---------- Trecho selecionado ----------

O motorista gritou da janela: "Quer
morrer?". Eu não quero morrer, mas
ele quer matar, porque jogou o carro
contra mim sem motivo. Não havia
carro na outra pista, nem buracos,
nada. Foi a violência pela violência.
Num segundo, ficou claro por que
atacam mendigos a pauladas ou
marretadas na cabeça. É o ódio social
aliado à sensação de poder, de força.
Uns jogam carros contra pessoas indefesas. Outros miram suas armas
justamente contra o lado mais fraco,
contra pessoas que foram abandonadas pelo Estado e pelas famílias, que
não têm teto, nem saúde, nem auto-estima, nem o que comer. Não faz
sentido. Ou faz?
O ato de barbárie extrapolou São
Paulo, fez escola em Pernambuco, virou questão nacional e nos faz refletir sobre onde vamos parar. Quando
o Estado não faz sua parte, a elite só
pensa no próprio umbigo e a classe
média se digladia por migalhas públicas, o fosso social se aprofunda. E
chega-se a isso: joga-se o carro contra
o pedestre, mata-se por matar o mais
miserável dos miseráveis.
Os seis mortos e as demais vítimas
da barbárie no coração da principal
cidade do mais importante Estado
brasileiro são um alerta. Se foram
"neonazistas", "skinheads" dessa ou
daquela família, ou uns loucos do
mal, é quase detalhe. O fundamental
é que o espírito nazista baixa quando as instituições falham e a desigualdade social é tanta e tal. Esse,
aliás, é o verdadeiro crime bárbaro.

----------

● **Tarefas propostas**
1. Extraia do trecho o segmento que começa em "Uns jogam carros" e termina em "sentido. Ou faz?", incluindo essas palavras.
2. Segundo o trecho, quais são todas as coisas que as pessoas abandonadas pelo Estado e pelas famílias não têm?

---------- Dados fornecidos ----------

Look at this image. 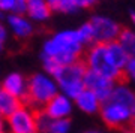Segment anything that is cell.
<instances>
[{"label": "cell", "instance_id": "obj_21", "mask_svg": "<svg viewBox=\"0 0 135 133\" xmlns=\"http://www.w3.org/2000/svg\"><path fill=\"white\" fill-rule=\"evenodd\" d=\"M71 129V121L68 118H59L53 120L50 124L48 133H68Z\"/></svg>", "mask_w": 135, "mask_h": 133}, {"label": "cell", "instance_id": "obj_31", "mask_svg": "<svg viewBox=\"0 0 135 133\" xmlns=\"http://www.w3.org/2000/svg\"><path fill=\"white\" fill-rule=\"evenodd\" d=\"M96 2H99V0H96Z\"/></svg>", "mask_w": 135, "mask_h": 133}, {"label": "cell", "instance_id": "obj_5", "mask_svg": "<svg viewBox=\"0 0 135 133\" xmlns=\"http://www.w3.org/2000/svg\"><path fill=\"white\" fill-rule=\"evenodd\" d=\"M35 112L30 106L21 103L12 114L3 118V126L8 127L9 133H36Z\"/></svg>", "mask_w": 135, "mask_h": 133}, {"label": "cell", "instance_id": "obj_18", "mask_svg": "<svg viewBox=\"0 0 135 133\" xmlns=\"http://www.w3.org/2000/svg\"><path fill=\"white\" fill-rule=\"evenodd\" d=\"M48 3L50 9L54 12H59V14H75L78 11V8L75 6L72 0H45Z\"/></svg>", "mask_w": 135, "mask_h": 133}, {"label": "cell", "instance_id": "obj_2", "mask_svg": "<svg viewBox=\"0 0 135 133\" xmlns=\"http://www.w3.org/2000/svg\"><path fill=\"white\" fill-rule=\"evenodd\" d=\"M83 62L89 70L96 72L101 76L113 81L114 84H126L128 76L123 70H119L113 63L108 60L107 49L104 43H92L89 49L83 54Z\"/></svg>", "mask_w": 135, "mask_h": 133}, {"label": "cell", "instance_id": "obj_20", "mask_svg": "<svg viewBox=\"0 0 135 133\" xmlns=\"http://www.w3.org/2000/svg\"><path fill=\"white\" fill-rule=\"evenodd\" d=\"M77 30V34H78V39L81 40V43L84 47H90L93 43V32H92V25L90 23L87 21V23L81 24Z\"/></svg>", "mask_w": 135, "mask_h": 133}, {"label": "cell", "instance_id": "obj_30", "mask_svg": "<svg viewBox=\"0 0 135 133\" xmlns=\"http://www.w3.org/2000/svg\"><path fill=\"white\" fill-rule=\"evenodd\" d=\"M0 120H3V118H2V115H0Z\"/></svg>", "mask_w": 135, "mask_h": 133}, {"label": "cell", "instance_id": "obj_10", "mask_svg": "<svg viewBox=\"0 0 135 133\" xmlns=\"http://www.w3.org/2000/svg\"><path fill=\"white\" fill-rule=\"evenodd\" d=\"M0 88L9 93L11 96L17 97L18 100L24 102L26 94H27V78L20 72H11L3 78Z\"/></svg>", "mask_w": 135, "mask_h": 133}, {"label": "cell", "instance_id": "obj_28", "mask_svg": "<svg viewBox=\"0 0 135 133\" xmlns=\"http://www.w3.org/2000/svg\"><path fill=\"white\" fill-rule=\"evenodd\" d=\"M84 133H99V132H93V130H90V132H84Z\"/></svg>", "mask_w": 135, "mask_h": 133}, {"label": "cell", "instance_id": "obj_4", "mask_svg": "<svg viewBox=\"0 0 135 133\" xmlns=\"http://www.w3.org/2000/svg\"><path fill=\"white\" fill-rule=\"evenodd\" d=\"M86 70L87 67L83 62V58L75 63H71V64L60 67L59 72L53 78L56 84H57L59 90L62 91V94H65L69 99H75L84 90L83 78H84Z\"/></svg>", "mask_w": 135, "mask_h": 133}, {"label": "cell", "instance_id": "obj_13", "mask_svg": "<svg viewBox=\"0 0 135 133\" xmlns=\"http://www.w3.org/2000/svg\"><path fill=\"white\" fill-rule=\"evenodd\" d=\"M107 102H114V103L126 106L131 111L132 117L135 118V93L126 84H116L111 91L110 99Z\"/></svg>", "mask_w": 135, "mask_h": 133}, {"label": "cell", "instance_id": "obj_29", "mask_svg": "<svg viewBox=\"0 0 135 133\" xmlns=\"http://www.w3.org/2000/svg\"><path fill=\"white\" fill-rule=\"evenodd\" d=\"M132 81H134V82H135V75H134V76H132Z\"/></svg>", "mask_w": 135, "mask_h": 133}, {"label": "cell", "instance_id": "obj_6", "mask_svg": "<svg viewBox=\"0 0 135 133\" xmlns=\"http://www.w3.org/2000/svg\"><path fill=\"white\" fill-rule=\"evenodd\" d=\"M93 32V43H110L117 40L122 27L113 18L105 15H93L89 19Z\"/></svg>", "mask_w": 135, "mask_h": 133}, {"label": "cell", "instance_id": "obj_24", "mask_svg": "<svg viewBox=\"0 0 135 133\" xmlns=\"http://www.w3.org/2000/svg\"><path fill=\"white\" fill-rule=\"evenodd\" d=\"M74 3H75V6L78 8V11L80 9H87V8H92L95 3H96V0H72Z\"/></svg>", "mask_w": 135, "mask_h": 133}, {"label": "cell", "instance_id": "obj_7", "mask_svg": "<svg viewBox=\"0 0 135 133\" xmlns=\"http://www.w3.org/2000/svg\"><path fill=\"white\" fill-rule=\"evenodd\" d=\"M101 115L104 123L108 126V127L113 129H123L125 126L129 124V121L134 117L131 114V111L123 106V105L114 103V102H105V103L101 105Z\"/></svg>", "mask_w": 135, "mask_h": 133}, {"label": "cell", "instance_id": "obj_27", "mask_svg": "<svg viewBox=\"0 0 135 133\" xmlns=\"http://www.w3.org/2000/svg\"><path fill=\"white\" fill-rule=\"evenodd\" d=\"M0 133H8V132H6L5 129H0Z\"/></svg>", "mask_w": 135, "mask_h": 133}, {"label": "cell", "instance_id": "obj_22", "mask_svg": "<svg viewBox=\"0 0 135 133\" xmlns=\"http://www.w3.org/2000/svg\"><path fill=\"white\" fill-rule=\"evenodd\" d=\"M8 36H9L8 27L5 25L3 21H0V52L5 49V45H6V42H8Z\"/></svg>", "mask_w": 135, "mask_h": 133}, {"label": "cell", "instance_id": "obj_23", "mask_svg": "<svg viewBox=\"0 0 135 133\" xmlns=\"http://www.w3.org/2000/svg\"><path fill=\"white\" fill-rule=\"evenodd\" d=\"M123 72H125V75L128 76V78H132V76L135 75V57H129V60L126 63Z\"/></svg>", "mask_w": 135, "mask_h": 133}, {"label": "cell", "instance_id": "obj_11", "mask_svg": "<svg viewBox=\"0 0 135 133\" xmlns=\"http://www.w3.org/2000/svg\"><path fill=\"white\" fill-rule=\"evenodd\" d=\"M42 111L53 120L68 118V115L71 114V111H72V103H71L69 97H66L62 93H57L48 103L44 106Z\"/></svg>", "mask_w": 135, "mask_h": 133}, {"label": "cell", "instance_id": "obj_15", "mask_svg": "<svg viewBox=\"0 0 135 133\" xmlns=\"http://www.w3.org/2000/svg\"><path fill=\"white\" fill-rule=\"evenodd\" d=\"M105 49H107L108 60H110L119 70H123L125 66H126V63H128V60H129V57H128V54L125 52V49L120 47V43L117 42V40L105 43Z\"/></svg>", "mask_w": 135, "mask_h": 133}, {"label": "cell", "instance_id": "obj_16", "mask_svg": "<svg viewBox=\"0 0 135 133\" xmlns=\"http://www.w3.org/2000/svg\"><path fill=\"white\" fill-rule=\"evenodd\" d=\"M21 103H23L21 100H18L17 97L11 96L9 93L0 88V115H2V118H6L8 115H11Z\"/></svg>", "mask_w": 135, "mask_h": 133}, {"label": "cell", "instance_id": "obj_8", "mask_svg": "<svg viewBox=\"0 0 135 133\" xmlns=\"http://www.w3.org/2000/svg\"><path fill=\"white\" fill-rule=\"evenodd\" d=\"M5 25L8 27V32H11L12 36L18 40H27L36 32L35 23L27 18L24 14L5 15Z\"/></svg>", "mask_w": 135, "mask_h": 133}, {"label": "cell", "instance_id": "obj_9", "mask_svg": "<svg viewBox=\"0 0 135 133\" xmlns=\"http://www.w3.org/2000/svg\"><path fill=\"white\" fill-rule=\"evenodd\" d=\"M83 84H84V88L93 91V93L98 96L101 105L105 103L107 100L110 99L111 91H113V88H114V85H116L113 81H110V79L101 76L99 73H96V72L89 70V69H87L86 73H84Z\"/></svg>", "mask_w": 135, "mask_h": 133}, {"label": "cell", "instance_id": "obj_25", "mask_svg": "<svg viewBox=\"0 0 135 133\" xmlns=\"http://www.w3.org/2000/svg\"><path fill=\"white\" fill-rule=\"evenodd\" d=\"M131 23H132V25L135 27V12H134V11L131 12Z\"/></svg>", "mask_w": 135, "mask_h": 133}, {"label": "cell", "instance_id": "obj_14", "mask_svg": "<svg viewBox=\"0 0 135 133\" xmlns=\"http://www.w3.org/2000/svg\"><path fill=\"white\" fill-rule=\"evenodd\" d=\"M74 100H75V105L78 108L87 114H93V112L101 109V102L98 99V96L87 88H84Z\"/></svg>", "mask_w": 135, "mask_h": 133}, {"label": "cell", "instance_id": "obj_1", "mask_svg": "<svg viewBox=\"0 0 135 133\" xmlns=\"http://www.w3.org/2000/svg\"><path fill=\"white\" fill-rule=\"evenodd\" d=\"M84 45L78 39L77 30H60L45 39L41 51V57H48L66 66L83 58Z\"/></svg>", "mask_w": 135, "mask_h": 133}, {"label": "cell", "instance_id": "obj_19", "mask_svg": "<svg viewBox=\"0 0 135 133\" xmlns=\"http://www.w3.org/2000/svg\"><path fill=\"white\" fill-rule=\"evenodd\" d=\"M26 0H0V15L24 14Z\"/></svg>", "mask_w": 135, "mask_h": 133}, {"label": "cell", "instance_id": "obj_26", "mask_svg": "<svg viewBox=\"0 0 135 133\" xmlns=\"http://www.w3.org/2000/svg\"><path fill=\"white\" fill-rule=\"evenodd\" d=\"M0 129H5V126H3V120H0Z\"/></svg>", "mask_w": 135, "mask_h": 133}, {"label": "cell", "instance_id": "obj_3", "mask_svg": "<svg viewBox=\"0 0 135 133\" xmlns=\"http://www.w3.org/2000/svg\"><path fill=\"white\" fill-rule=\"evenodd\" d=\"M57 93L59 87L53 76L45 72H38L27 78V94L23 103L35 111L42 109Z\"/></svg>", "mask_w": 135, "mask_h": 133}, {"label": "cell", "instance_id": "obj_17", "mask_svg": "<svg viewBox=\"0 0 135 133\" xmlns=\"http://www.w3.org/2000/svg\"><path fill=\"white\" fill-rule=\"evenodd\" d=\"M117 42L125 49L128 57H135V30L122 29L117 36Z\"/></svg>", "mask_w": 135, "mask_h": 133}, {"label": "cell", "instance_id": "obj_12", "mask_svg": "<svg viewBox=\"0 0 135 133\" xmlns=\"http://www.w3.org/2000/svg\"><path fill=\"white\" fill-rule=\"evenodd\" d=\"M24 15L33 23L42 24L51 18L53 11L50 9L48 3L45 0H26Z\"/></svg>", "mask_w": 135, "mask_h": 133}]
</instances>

----------

● **Respostas**
1.
Uns jogam carros contra pessoas indefesas. Outros miram suas armas
justamente contra o lado mais fraco,
contra pessoas que foram abandonadas pelo Estado e pelas famílias, que
não têm teto, nem saúde, nem auto-estima, nem o que comer. Não faz
sentido. Ou faz?

2. Teto, saúde, auto-estima e o que comer.